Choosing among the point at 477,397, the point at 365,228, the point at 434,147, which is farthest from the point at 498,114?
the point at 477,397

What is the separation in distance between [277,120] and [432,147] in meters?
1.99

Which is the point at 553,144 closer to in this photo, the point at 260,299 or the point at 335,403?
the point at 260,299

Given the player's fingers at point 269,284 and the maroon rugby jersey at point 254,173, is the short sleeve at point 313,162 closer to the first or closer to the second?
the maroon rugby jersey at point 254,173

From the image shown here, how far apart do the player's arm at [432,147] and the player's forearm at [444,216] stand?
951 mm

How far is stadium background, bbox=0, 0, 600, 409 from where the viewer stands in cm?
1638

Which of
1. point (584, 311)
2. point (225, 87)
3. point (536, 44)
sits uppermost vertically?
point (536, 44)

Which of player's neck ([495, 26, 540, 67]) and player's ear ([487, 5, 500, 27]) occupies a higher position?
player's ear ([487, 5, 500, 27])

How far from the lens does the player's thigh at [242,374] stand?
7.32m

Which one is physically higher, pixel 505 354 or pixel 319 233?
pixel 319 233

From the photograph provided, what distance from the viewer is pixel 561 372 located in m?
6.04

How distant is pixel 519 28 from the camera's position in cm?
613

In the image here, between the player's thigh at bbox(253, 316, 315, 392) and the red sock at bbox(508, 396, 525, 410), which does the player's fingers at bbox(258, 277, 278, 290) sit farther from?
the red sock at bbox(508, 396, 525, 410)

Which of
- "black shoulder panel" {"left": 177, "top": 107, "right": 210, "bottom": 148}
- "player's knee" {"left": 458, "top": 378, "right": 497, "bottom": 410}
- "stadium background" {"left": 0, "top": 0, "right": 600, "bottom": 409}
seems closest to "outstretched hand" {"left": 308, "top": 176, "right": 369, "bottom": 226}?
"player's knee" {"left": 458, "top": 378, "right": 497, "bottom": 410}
::::::::::
WORK TO COMPLETE => Return all of the lines above word for word, from the first to the last, with nothing changed or left out.

ANSWER TO THE PROBLEM =>
Choosing among the point at 477,397, the point at 365,228, the point at 434,147, which is farthest from the point at 498,114?
the point at 477,397

What is the separation in distance between [277,120] and [432,147] in meters?
1.99

Which is the point at 553,144 closer to in this photo, the point at 260,299 or the point at 335,403?
the point at 260,299

Given the player's fingers at point 269,284 and the maroon rugby jersey at point 254,173, is the short sleeve at point 313,162 closer to the first or closer to the second?
the maroon rugby jersey at point 254,173

From the image shown here, how far apart do the player's arm at [432,147] and the player's forearm at [444,216] stand?
951 mm

How far is stadium background, bbox=0, 0, 600, 409 from where the viewer stands in cm?
1638

Which of
1. point (584, 311)
2. point (225, 87)
3. point (536, 44)
sits uppermost vertically?
point (536, 44)

Which of player's neck ([495, 26, 540, 67]) and player's ear ([487, 5, 500, 27]) occupies a higher position?
player's ear ([487, 5, 500, 27])

How far from the lens does the player's thigh at [242,374] stand?
7.32m

Which one is physically higher, pixel 505 354 or pixel 319 233?
pixel 319 233

From the photograph provided, what distance from the viewer is pixel 561 372 located in m?
6.04

How distant is pixel 519 28 from the camera's position in cm?
613

In the image here, between the player's thigh at bbox(253, 316, 315, 392) and the red sock at bbox(508, 396, 525, 410), which does the player's fingers at bbox(258, 277, 278, 290) sit farther from?
the red sock at bbox(508, 396, 525, 410)

Which of
- "black shoulder panel" {"left": 177, "top": 107, "right": 210, "bottom": 148}
- "player's knee" {"left": 458, "top": 378, "right": 497, "bottom": 410}
- "stadium background" {"left": 0, "top": 0, "right": 600, "bottom": 409}
seems closest to "outstretched hand" {"left": 308, "top": 176, "right": 369, "bottom": 226}?
"player's knee" {"left": 458, "top": 378, "right": 497, "bottom": 410}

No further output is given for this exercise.